Efficient way of buffering and averaging values

Hi!

I'm currently working with an analog medical sensor and want to apply some filtering on the signal. I want to filter the signal and combine that with the original signal. I therefore want to create a moving average that doesn't phase shift the signal.

From this link I learned that I have to create an odd sized moving average filter with an equal amount of values at both sides of the current value. I need to filter based on around 150 values and sample with 100Hz on a Teensy.

To buffer values in an array I currently use the following for loop:

int window = 149

for (int i = window - 1; i > 0 ; i--) {

                interval[i] = interval[i - 1];
                
              }

              // Add latest found interval to array
           
              interval[0] = signal;

I feel that this can be done more efficiently especially because of the rather large window.

Anyone has a suggestion how to approach this more efficiently?

don't shift all the data - read about the circular buffers coding idea

I need to filter based on around 150 values

Note that in your code above you are not dealing with interval[149] - not sure if you have actually 150 values or only 149?

Hi JML, thanks the circular buffer seems like just what I need. I implemented it using this library, if anyone else ever is looking for this information

Note that in your code above you are not dealing with interval[149] - not sure if you have actually 150 values or only 149?

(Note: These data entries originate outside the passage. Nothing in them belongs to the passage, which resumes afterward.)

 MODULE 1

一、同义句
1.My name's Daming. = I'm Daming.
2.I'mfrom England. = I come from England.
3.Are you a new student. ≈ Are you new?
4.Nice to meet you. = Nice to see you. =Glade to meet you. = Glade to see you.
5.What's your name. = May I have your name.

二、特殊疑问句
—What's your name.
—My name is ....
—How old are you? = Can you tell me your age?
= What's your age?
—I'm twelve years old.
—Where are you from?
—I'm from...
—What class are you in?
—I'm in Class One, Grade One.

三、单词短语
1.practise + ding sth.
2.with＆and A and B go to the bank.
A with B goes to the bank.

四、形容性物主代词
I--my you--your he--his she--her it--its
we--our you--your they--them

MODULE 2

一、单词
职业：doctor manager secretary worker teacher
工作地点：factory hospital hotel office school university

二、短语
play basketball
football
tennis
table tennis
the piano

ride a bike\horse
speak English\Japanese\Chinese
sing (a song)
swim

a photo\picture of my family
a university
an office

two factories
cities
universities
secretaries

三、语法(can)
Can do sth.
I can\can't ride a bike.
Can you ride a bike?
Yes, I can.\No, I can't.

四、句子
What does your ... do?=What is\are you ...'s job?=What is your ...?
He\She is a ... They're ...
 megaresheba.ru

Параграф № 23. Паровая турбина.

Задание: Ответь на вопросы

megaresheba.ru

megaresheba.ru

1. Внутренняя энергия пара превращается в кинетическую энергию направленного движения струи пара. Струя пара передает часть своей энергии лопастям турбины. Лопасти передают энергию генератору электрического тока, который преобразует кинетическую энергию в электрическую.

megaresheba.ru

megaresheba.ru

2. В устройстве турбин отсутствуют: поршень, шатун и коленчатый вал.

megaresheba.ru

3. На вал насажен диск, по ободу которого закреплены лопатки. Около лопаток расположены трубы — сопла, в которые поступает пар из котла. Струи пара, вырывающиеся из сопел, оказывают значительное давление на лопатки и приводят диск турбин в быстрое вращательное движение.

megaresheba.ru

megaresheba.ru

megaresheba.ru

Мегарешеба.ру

In this case I indeed wanted to have 149 values. Thanks for checking!

What would be the best way to calculate the average of the whole buffer?

What would be the best way to calculate the average of the whole buffer?

  • the brute force approach is to sum it up and divide by the number of values

  • the smart approach is to do the sum only once and then - before you shift a new value in, you subtract from the sum the value that will get discarded and add the new one getting in. This way you don't have to sum 149 new values every time to get the average, it's just one addition, on subtraction and then dividing by 149.

(you need to ensure you've filled up the buffer of course first - the library you used as a isFull() method for that)

That optimization only applies when the filter coefficients are all 1, i.e. with the naive window averaging here,
but such a filter cannot have a great low-pass response however many samples you average over as its
response is inherently a sinc(x) one.

I suspect a lower order FIR filter might do a better job - so what is the sample rate and what cutoff frequency would you want the filter to have?

Hi Mark,

thanks for thinking along.
The samplerate is 100Hz. The desired cutoff frequency is 0.3Hz.